Water infrastructure — dams, pipelines, reservoirs, desalination plants and more — can be tremendously expensive, and usually requires financing through some form of long-term borrowing.
The Texas Water Development Board (TWDB) offers a wide array of low-cost financing options for new infrastructure, or water management strategy projects (WMSPs), to help local and regional entities with all phases of their implementation, from planning and design to construction. Since 1957, TWDB has provided $27.6 billion in financial assistance for water projects.

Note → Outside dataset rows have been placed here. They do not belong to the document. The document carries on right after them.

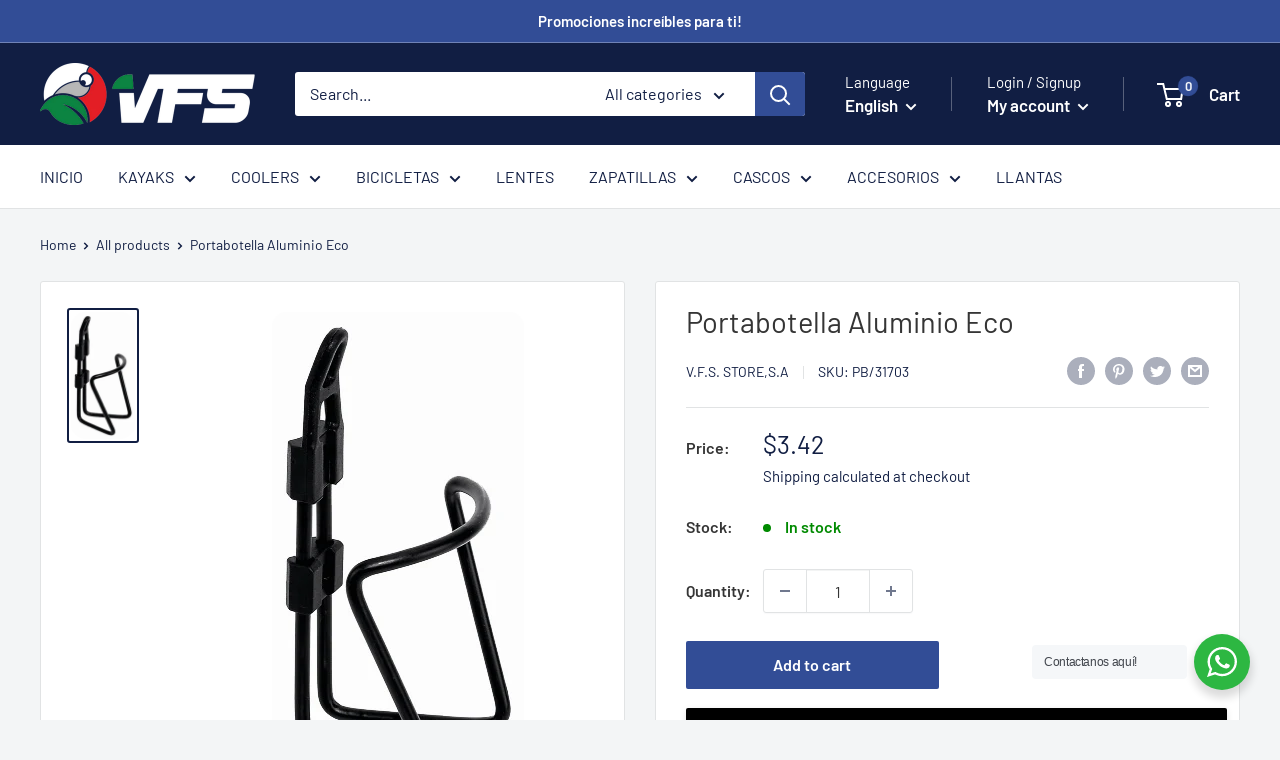

--- FILE ---
content_type: text/javascript
request_url: https://vfs-store.com/cdn/shop/t/3/assets/custom.js?v=102476495355921946141677257514
body_size: -712
content:
//# sourceMappingURL=/cdn/shop/t/3/assets/custom.js.map?v=102476495355921946141677257514
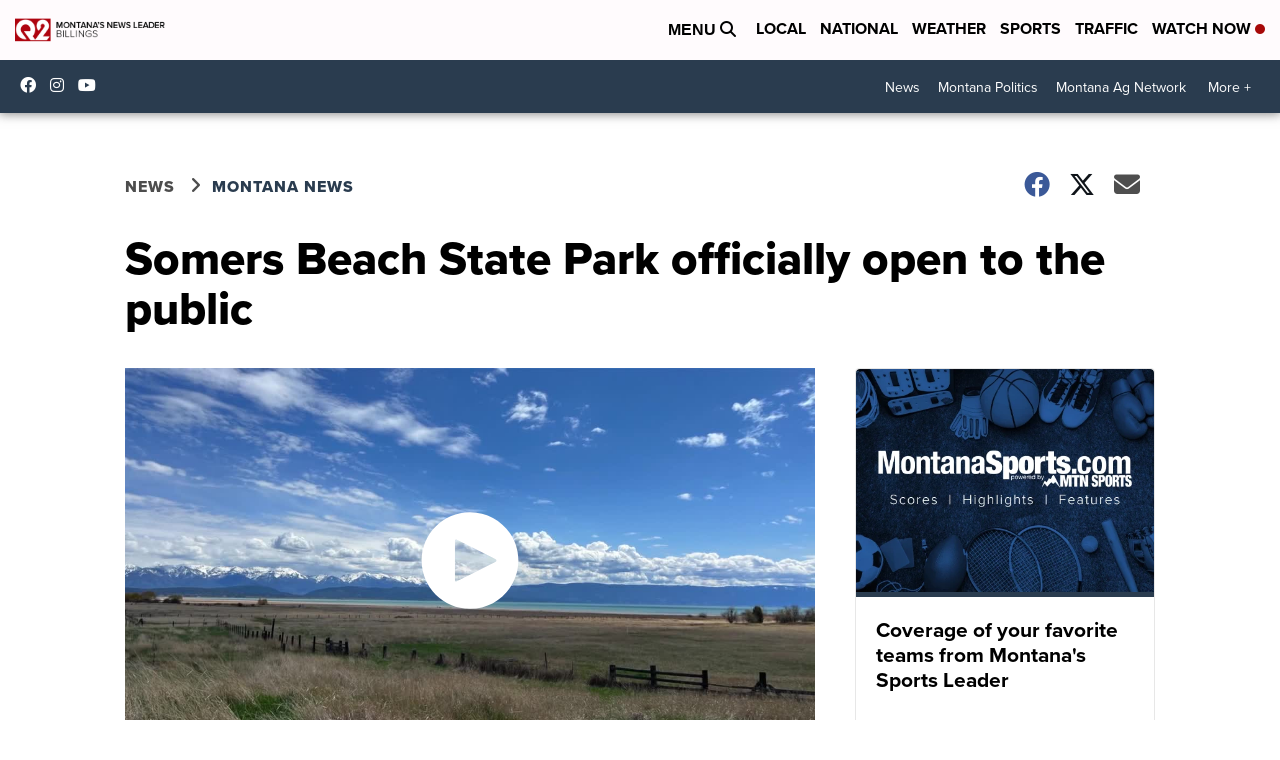

--- FILE ---
content_type: application/javascript; charset=utf-8
request_url: https://fundingchoicesmessages.google.com/f/AGSKWxViWGegHkurA5_VH4fitgT5ouLk6u09Xy_7gSRJmD0fMoKUcUrY-EOH_mV7yA_Xpk9wmZdL-0yaJxMzQbuoOtQsRKbg-Nvl1PNVU3YDI51qB-yHvdFswcnhDU685Do3Q5Fc47LOvA==?fccs=W251bGwsbnVsbCxudWxsLG51bGwsbnVsbCxudWxsLFsxNzY5NTQ5MDMzLDg2OTAwMDAwMF0sbnVsbCxudWxsLG51bGwsW251bGwsWzcsOSw2XSxudWxsLDIsbnVsbCwiZW4iLG51bGwsbnVsbCxudWxsLG51bGwsbnVsbCwxXSwiaHR0cHM6Ly93d3cua3R2cS5jb20vbmV3cy9tb250YW5hLW5ld3Mvc29tZXJzLWJlYWNoLXN0YXRlLXBhcmstb2ZmaWNpYWxseS1vcGVuLXRvLXRoZS1wdWJsaWMiLG51bGwsW1s4LCJrNjFQQmptazZPMCJdLFs5LCJlbi1VUyJdLFsxOSwiMiJdLFsxNywiWzBdIl0sWzI0LCIiXSxbMjksImZhbHNlIl1dXQ
body_size: 215
content:
if (typeof __googlefc.fcKernelManager.run === 'function') {"use strict";this.default_ContributorServingResponseClientJs=this.default_ContributorServingResponseClientJs||{};(function(_){var window=this;
try{
var qp=function(a){this.A=_.t(a)};_.u(qp,_.J);var rp=function(a){this.A=_.t(a)};_.u(rp,_.J);rp.prototype.getWhitelistStatus=function(){return _.F(this,2)};var sp=function(a){this.A=_.t(a)};_.u(sp,_.J);var tp=_.ed(sp),up=function(a,b,c){this.B=a;this.j=_.A(b,qp,1);this.l=_.A(b,_.Pk,3);this.F=_.A(b,rp,4);a=this.B.location.hostname;this.D=_.Fg(this.j,2)&&_.O(this.j,2)!==""?_.O(this.j,2):a;a=new _.Qg(_.Qk(this.l));this.C=new _.dh(_.q.document,this.D,a);this.console=null;this.o=new _.mp(this.B,c,a)};
up.prototype.run=function(){if(_.O(this.j,3)){var a=this.C,b=_.O(this.j,3),c=_.fh(a),d=new _.Wg;b=_.hg(d,1,b);c=_.C(c,1,b);_.jh(a,c)}else _.gh(this.C,"FCNEC");_.op(this.o,_.A(this.l,_.De,1),this.l.getDefaultConsentRevocationText(),this.l.getDefaultConsentRevocationCloseText(),this.l.getDefaultConsentRevocationAttestationText(),this.D);_.pp(this.o,_.F(this.F,1),this.F.getWhitelistStatus());var e;a=(e=this.B.googlefc)==null?void 0:e.__executeManualDeployment;a!==void 0&&typeof a==="function"&&_.To(this.o.G,
"manualDeploymentApi")};var vp=function(){};vp.prototype.run=function(a,b,c){var d;return _.v(function(e){d=tp(b);(new up(a,d,c)).run();return e.return({})})};_.Tk(7,new vp);
}catch(e){_._DumpException(e)}
}).call(this,this.default_ContributorServingResponseClientJs);
// Google Inc.

//# sourceURL=/_/mss/boq-content-ads-contributor/_/js/k=boq-content-ads-contributor.ContributorServingResponseClientJs.en_US.k61PBjmk6O0.es5.O/d=1/exm=ad_blocking_detection_executable,kernel_loader,loader_js_executable,web_iab_tcf_v2_signal_executable/ed=1/rs=AJlcJMztj-kAdg6DB63MlSG3pP52LjSptg/m=cookie_refresh_executable
__googlefc.fcKernelManager.run('\x5b\x5b\x5b7,\x22\x5b\x5bnull,\\\x22ktvq.com\\\x22,\\\x22AKsRol8dxQdcNqFi8jAg6LmQz_qK7z-rtHtaw4Zg_XYopobGewfEaiCd8ETHEN4HwqyFCnCklOa4Wr2XrQbMlsthnq93fhFn_CKafPNrRSRSjPiT5wp2-woC3HLH7fFuuM2dVcJwG__IYvLCrCwd9zZlU7qaTcUlVg\\\\u003d\\\\u003d\\\x22\x5d,null,\x5b\x5bnull,null,null,\\\x22https:\/\/fundingchoicesmessages.google.com\/f\/AGSKWxVEjKVV7W5XZ-DKVnr0LtBQKOd3H9nqjIzmpMQNGX9tUI-pnd6eBzzMkKbN0YvV_FMUZWzDVmTySVjZ2wYwvDi0yi_3jTeGkJibvtwTg-_CQfOGnUP5XvjUdeOzLiel4VW1joXwCA\\\\u003d\\\\u003d\\\x22\x5d,null,null,\x5bnull,null,null,\\\x22https:\/\/fundingchoicesmessages.google.com\/el\/AGSKWxUlslDSzSyW-NSl_Vi1DoTiQlxT8RlOQZy8gS-G4nGQDyqMdIKlCY0Wzmljb-wJ4SyC8vrGLGCMpOFY6MAyHqiF8q5wpxtaVLZFmxMQWk72aEahxOg-3QtMb47Ep9dGL4ATuu1icA\\\\u003d\\\\u003d\\\x22\x5d,null,\x5bnull,\x5b7,9,6\x5d,null,2,null,\\\x22en\\\x22,null,null,null,null,null,1\x5d,null,\\\x22Privacy and cookie settings\\\x22,\\\x22Close\\\x22,null,null,null,\\\x22Managed by Google. Complies with IAB TCF. CMP ID: 300\\\x22\x5d,\x5b3,1\x5d\x5d\x22\x5d\x5d,\x5bnull,null,null,\x22https:\/\/fundingchoicesmessages.google.com\/f\/AGSKWxUnZBwbYOvmKI6zcjfvIPscwRTiTF-B9hpVhWUs6szk5yRonqXtMnw-ZZP2Pftyq6odKppybirQx0Htn4_4lYh8dpLOdWd_bb_1Z_lskDtBafETbEQ4zxCgXPBNAwWud78U9zvRwA\\u003d\\u003d\x22\x5d\x5d');}

--- FILE ---
content_type: application/javascript; charset=utf-8
request_url: https://fundingchoicesmessages.google.com/f/AGSKWxWL9mNRxZ0hOE-GDcyVUcSwDMhf1QRVxHqjEwei6vks9F965Rq1XVvOC2Mlt4W7Y9BerMf22a744lsPrRGUZiiFQ28Wj-IkAfWzFgLrKMDW_FdEw3fT9YpSxgRCaIGukxvVAA08oTixFFU9wpWOQyKLW0aCuvNKQEASTab9w2Q_h4bcb5wqFKyByUZH/_/300x250ads./ads468./st_prebid.js/adserving._banner_ad/
body_size: -1288
content:
window['61a91ffd-4f02-4b6b-9c27-7c07fe561981'] = true;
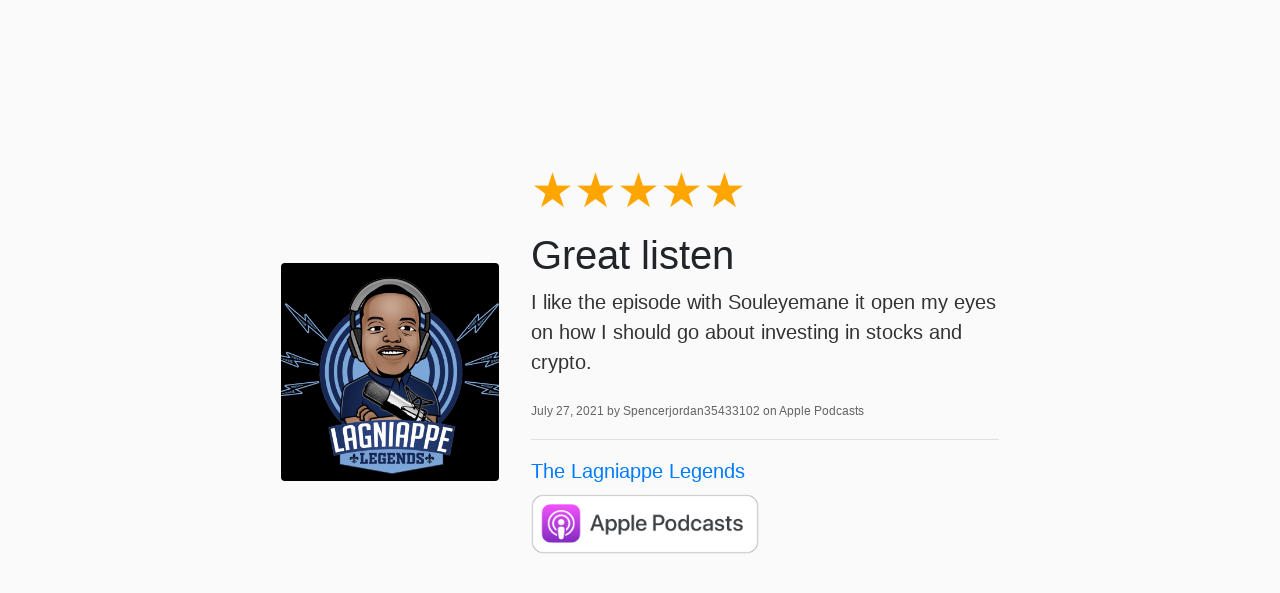

--- FILE ---
content_type: text/html; charset=utf-8
request_url: https://www.lagniappelegends.com/reviews/13074463995249/
body_size: 1363
content:
<!DOCTYPE html>
<html lang="en">
<head>
  <title>5-Star Review for The Lagniappe Legends from Spencerjordan35433102</title>
  <meta name="viewport" content="initial-scale=1.0,user-scalable=0">

    <link rel="stylesheet" href="https://stackpath.bootstrapcdn.com/bootstrap/4.4.1/css/bootstrap.min.css" integrity="sha384-Vkoo8x4CGsO3+Hhxv8T/Q5PaXtkKtu6ug5TOeNV6gBiFeWPGFN9MuhOf23Q9Ifjh" crossorigin="anonymous">

    
    <style type="text/css">
        html, body {
            height: 100vh;
        }
        body {
            background: #fafafa;
            font-family: "Open Sans", sans-serif;
        }
        small {
            color: #666;
            font-weight: 300;
            font-size: 60%;
        }
        p {
            font-weight: 200;
            font-size: 20px;
            color: #333;
        }
        .container {
            max-width: 750px;
        }
        .stars {
            font-size: 3rem;
            line-height: 1;
        }
    </style>

    

<meta name="description" content="Great listen. Published July 27, 2021 by Spencerjordan35433102 on Apple Podcasts.">
<meta name="author" content="">

<!-- Facebook -->
<meta property="og:title" content="5 star review for The Lagniappe Legends">
<meta property="og:type" content="website">
<meta property="og:url" content="https://www.lagniappelegends.com/the-lagniappe-legends/reviews/13074463995249/">
<meta property="og:image" content="https://getpodpage.com/image_transform_gate_v3/EoSzjTs339j2TrmM5kEg8gFyST6KWDBnI5Y4NdgRODI=/?image_url=https%3A%2F%2Fapi.url2png.com%2Fv6%2FP16C73EA7520B96%2F774098bdbab39f2189eb9b27ed1c4ba7%2Fpng%2F%3Furl%3Dhttps%253A%252F%252Fwww.lagniappelegends.com%252Freviews%252F13074463995249%252F%26fullpage%3Dfalse%26ttl%3D5184000%26viewport%3D1000x600&w=1200&h=630&fill=blur">
<meta property="og:site_name" content="The Lagniappe Legends">
<meta property="og:description" content="Great listen. Published July 27, 2021 by Spencerjordan35433102 on Apple Podcasts.">

<!-- Twitter -->
<meta name="twitter:card" content="summary_large_image">
<meta name="twitter:title" content="5 star review for The Lagniappe Legends">
<meta name="twitter:description" content="Great listen. Published July 27, 2021 by Spencerjordan35433102 on Apple Podcasts.">
<meta name="twitter:image:src" content="https://getpodpage.com/image_transform_gate_v3/EoSzjTs339j2TrmM5kEg8gFyST6KWDBnI5Y4NdgRODI=/?image_url=https%3A%2F%2Fapi.url2png.com%2Fv6%2FP16C73EA7520B96%2F774098bdbab39f2189eb9b27ed1c4ba7%2Fpng%2F%3Furl%3Dhttps%253A%252F%252Fwww.lagniappelegends.com%252Freviews%252F13074463995249%252F%26fullpage%3Dfalse%26ttl%3D5184000%26viewport%3D1000x600&w=1200&h=630&fill=blur">



</head>

<body>

    

    <div class="container h-100 text-center text-md-left">
      <div class="row h-100 justify-content-center align-items-center">
        <div class="col-12">

            <div class="row align-items-center">


        <div class="col-md-4 p-5 px-md-3">
                <img src="https://d3t3ozftmdmh3i.cloudfront.net/production/podcast_uploaded_nologo/399093/399093-1584905672343-5fe8137201d26.jpg" alt="The Lagniappe Legends" title="The Lagniappe Legends" class="lazyload mt-0 mt-md-4 podcast-image cover-artwork rounded img-fluid img-center" sizes="(min-width: 991px) 380px, (min-width: 575px) 720px, 90vw">
            </div>
            <div class="col-md-8 pb-5 pb-sm-0 px-5 px-md-3">
                <div class="stars mb-3">
                    <span style="color:orange">★★★★★</span><span style="color:gray"></span>
                </div>
                
                    <h1>
                        Great listen
                    </h1>
                
                <div class="mt-2">
                    <p>I like the episode with Souleyemane it open my eyes on how I should go about investing in stocks and crypto.</p>
                </div>
                <p class="mt-2">
                    <small>
                        July 27, 2021 by Spencerjordan35433102 on Apple Podcasts
                    </small>
                </p>
                <hr>
                <p class="mb-2">
                    <a href="https://www.lagniappelegends.com/">The Lagniappe Legends</a>
                </p>
                
                    <a href="https://podcasts.apple.com/us/podcast/id1363578504#see-all/reviews" target="_blank" alt="Apple Podcasts badge">
                        <img loading="lazy" src="https://static.getpodpage.com/public/images/players-light-v1/badges/applepodcasts-badge.e916521c27f0.png" height="60" class=" player-badge" alt="Apple Podcasts Badge">
                    </a>
                
            </div>


            </div>

        </div>

      </div>
    </div>



</body>
</html>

In the wake of the devastating drought of 2011, the Texas Legislature sought additional tools for funding water projects. In 2013, Texas voters approved a constitutional amendment creating the State Water Implementation Fund for Texas (SWIFT) and the State Water Implementation Revenue Fund for Texas (SWIRFT) to finance projects approved by one or more of the state’s 16 regional water planning groups and included in the State Water Plan (SWP). At inception, the Legislature’s goal for the funds was to provide about $27 billion in loans for SWP projects over 50 years.
SWIFT offers financing support for low-interest loans provided by TWDB, with options such as extended repayment terms, repayment deferrals and incremental repurchase terms for projects with elements of state ownership. These loan structures are intended to provide an incentive to encourage water project sponsors (such as cities, counties and river authorities) to enter the state water planning process and address growing water needs.
SWIFT was initially funded with $2 billion from the state’s Economic Stabilization Fund. Its investments are managed by the Texas Treasury Safekeeping Trust Company, an entity of the Texas Comptroller of Public Accounts. As of Jan. 31, 2019, SWIFT had a balance of nearly $1.7 billion.
The SWIRFT, in turn, sells revenue bonds to generate the proceeds TWDB uses to provide SWIFT-subsidized loans to income-earning water projects. Revenue from projects supported by these loans is used to repay the bonds’ interest and principal.